As Jagr and company failed to light the lamp, the Blackhawks took advantage of some lax officiating to close out the game. In the final half-minute Michael Frolik clearly tripped Boston defenseman Torey Krug, who was attempting to keep the puck in the Chicago zone. As the whistle remained silent, Dave Bolland skated the puck into the neutral zone and pitched it into Boston’s vacant net from the red line to set the final score at 3-1.

It was another razor-edged struggle, in a series that deserves a full seven games. It seems tragic now that Patrice Bergeron and Jonathan Toews, the proverbial hearts of their respective teams, might be sidelined for the grand finale. If just one of the two skates in Game 6, it could prove to be the difference in the game if not the series.

Injuries are no rare occurrence in postseason hockey, and both Claude Julien and Joel Quenneville have enough experience plugging holes in their lineups to suggest that neither team intends to slow down.
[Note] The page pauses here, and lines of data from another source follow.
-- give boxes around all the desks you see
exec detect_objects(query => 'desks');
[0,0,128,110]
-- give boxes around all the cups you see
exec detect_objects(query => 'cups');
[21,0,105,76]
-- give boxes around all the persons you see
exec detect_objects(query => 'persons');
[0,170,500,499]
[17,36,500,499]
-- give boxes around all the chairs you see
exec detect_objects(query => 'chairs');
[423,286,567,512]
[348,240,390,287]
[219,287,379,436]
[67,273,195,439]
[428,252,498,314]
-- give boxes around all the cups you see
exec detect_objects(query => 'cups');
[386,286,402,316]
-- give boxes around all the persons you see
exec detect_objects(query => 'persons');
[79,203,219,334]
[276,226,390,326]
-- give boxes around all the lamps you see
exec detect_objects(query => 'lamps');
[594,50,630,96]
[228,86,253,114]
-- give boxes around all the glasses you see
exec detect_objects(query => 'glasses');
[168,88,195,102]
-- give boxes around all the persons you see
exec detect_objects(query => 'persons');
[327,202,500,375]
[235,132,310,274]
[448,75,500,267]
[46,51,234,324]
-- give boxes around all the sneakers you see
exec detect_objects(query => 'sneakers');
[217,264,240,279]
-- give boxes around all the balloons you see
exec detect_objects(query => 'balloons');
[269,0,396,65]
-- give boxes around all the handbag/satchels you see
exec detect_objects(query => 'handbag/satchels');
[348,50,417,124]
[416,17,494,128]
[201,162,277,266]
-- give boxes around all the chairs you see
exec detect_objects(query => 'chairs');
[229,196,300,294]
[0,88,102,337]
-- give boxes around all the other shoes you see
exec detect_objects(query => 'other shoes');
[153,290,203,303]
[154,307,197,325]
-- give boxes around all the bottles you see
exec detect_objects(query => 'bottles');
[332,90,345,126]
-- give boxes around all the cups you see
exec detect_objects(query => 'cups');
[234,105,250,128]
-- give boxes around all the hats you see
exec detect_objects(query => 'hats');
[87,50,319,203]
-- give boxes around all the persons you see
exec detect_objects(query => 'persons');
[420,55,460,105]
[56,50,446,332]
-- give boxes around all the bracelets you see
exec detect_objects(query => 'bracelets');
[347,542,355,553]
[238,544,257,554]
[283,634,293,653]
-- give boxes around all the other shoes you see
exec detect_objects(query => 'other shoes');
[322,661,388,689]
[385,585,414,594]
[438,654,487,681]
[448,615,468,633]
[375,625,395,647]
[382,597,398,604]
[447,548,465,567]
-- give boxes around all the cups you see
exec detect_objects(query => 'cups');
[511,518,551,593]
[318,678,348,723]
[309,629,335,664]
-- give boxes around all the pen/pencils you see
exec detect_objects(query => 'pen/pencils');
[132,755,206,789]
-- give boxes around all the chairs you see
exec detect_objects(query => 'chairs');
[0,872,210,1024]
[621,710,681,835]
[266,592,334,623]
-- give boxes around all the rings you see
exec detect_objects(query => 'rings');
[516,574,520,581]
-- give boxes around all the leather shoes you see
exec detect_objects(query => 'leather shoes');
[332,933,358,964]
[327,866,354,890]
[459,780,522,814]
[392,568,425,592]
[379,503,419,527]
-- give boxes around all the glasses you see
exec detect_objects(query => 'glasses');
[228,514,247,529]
For now the Blackhawks have the edge with their 3-2 series lead, but headed back to Boston they find themselves on the Hillary Step of hockey’s Mount Everest. Though they have nearly reached the summit, the most difficult part of the climb remains.

Two years ago the Boston Bruins found themselves down 3-2 in the Stanley Cup Finals, before tying the series at home and winning it all in Vancouver. As they may be for the remainder of this series, the 2011 Bruins were without the services of a clutch top-six forward. With Patrice Bergeron now playing the role of 2011’s Nathan Horton, the Bruins will hope to repeat the past.

The winner of Game 6 has gone on to hoist the Cup every year since 2008, so the stakes could hardly be higher for Tuesday’s battle in Beantown, and hockey fans everywhere will hope for a worthy end to what has so far been a classic series.